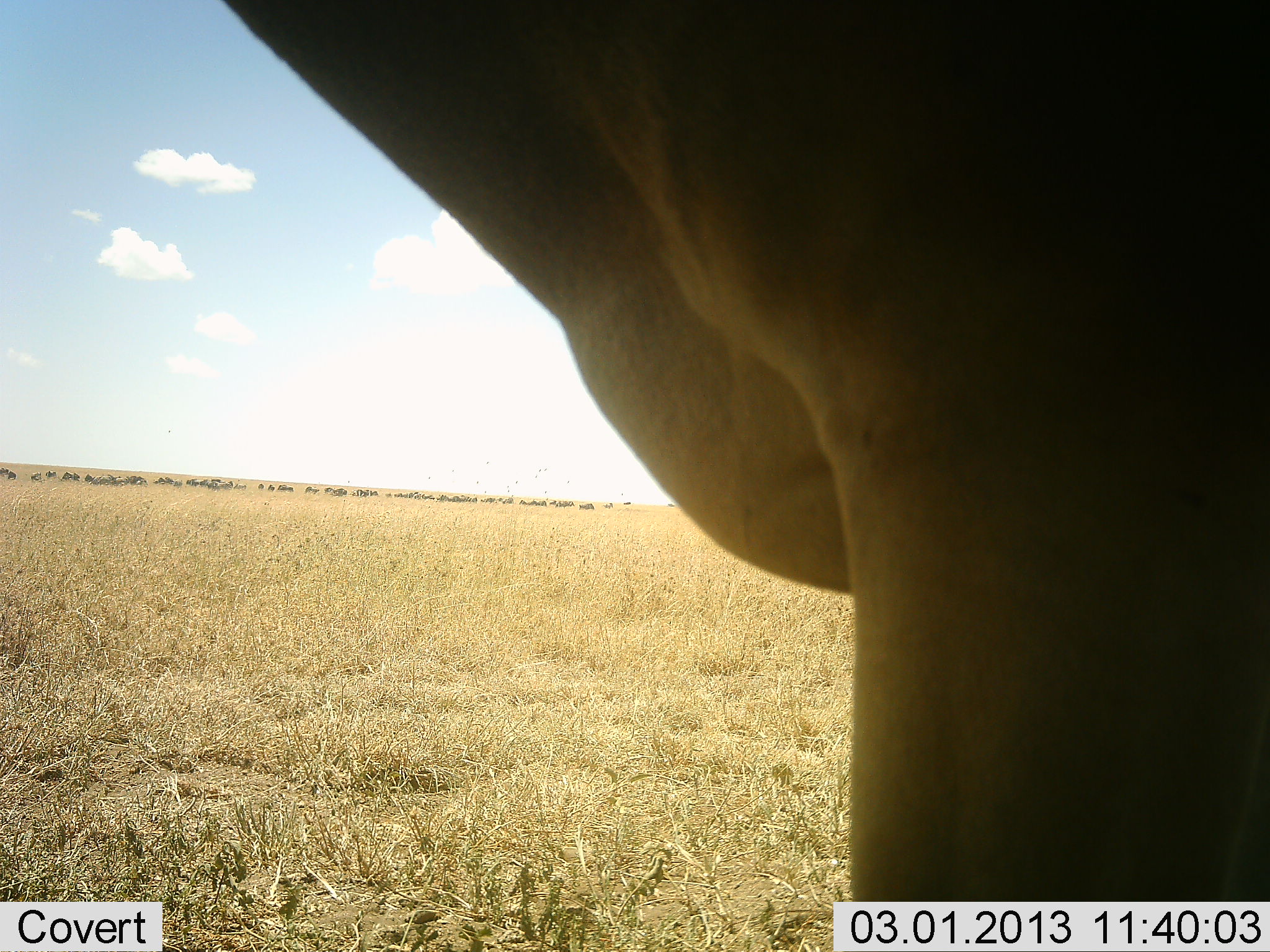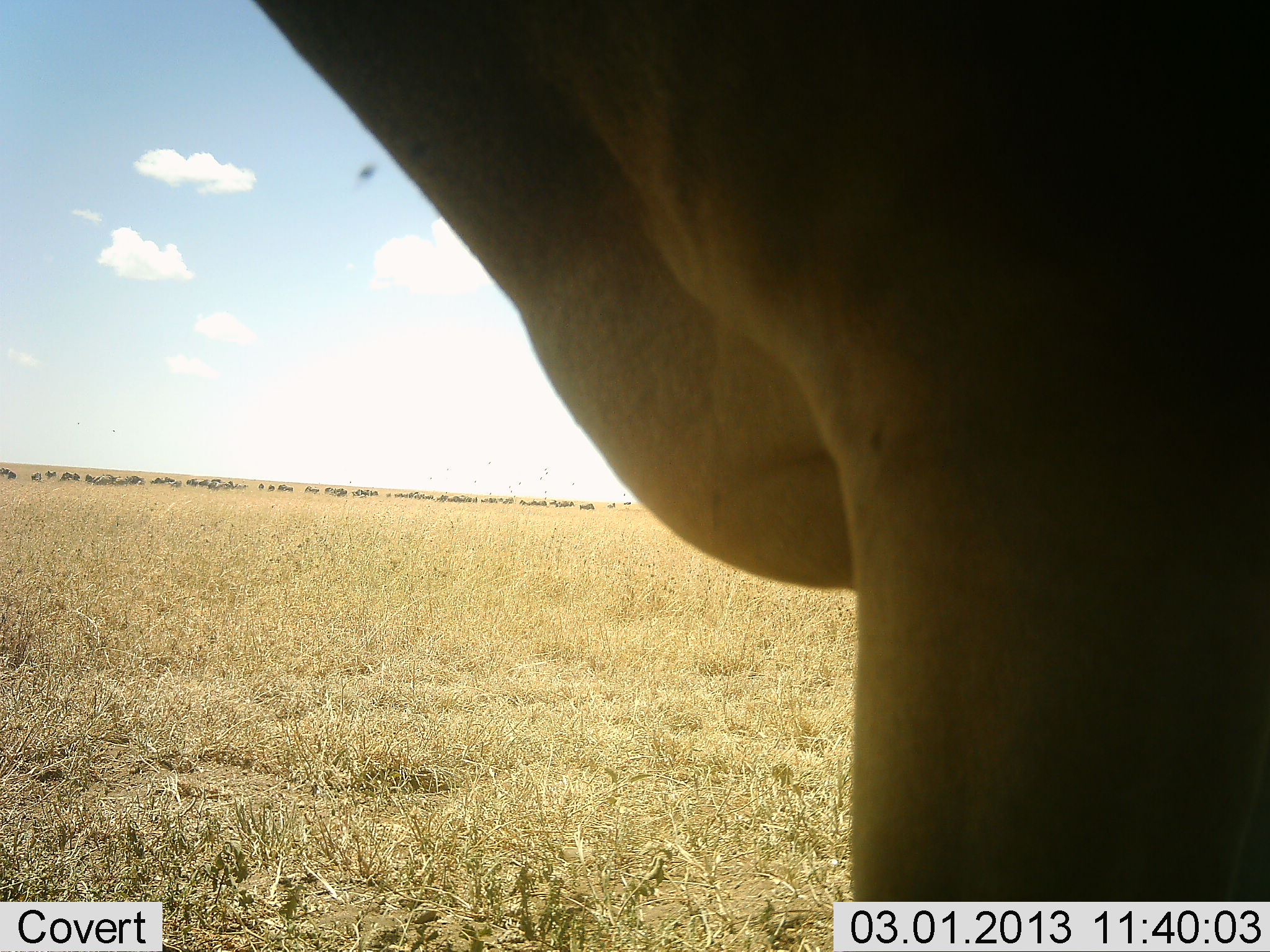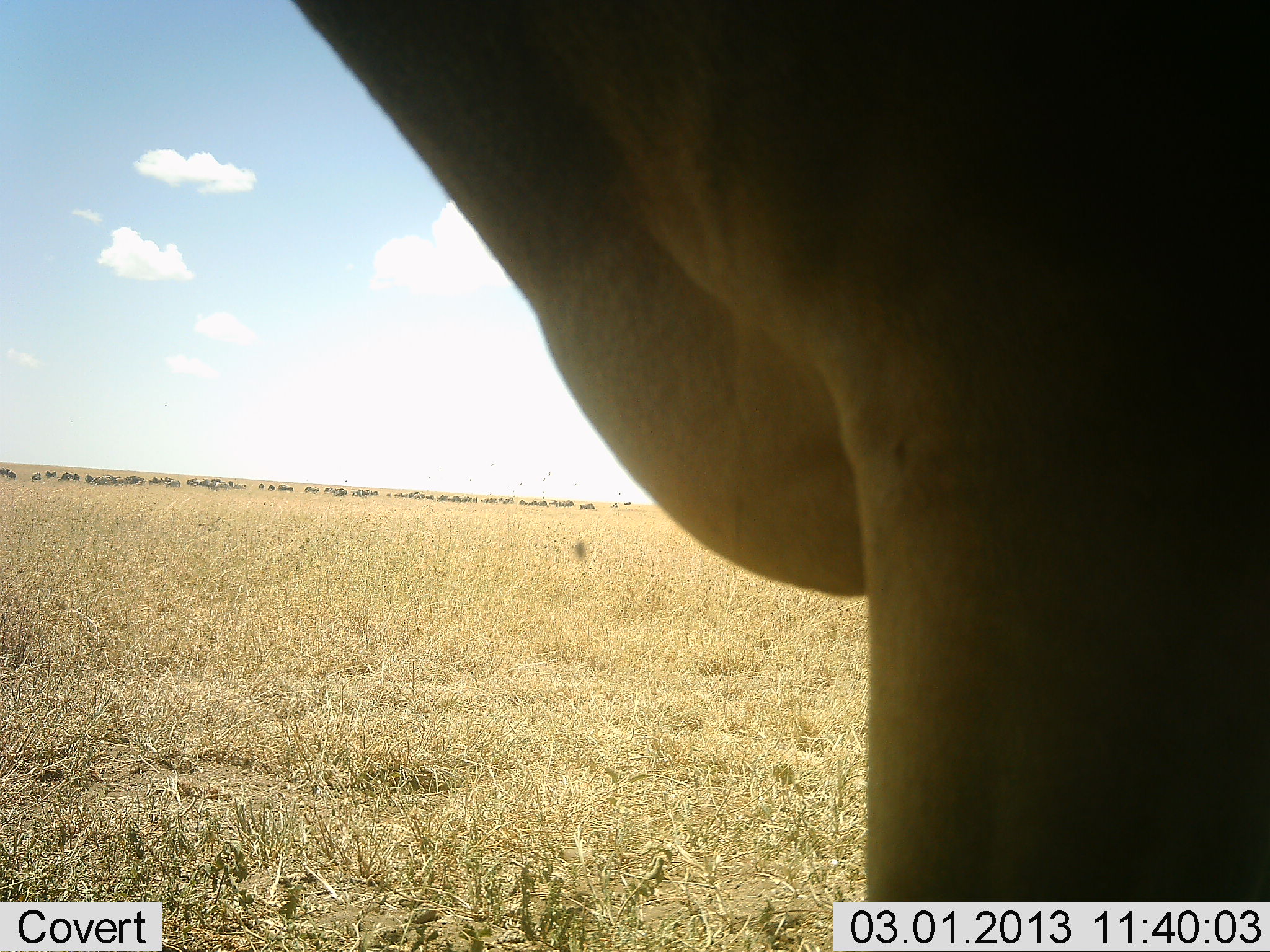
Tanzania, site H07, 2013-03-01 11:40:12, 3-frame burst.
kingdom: Animalia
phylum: Chordata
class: Mammalia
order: Artiodactyla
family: Bovidae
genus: Alcelaphus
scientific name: Alcelaphus buselaphus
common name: hartebeest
Hartebeest (Alcelaphus buselaphus), count 1. Behavior (volunteer vote fractions): standing 100%, resting 0%, moving 0%, interacting 0%. Young present (vote fraction): 0%. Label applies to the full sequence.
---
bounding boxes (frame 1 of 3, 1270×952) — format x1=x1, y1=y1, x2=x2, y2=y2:
animal: x1=221, y1=0, x2=1269, y2=949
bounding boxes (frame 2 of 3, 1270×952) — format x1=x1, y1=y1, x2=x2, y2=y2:
animal: x1=252, y1=0, x2=1270, y2=952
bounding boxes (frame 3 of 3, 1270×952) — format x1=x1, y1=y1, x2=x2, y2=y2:
animal: x1=291, y1=0, x2=1270, y2=952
.....
Starting from the line holding "bounding boxes (frame 2", restate the remaining lines of the data word for word, including the last.

bounding boxes (frame 2 of 3, 1270×952) — format x1=x1, y1=y1, x2=x2, y2=y2:
animal: x1=252, y1=0, x2=1270, y2=952
bounding boxes (frame 3 of 3, 1270×952) — format x1=x1, y1=y1, x2=x2, y2=y2:
animal: x1=291, y1=0, x2=1270, y2=952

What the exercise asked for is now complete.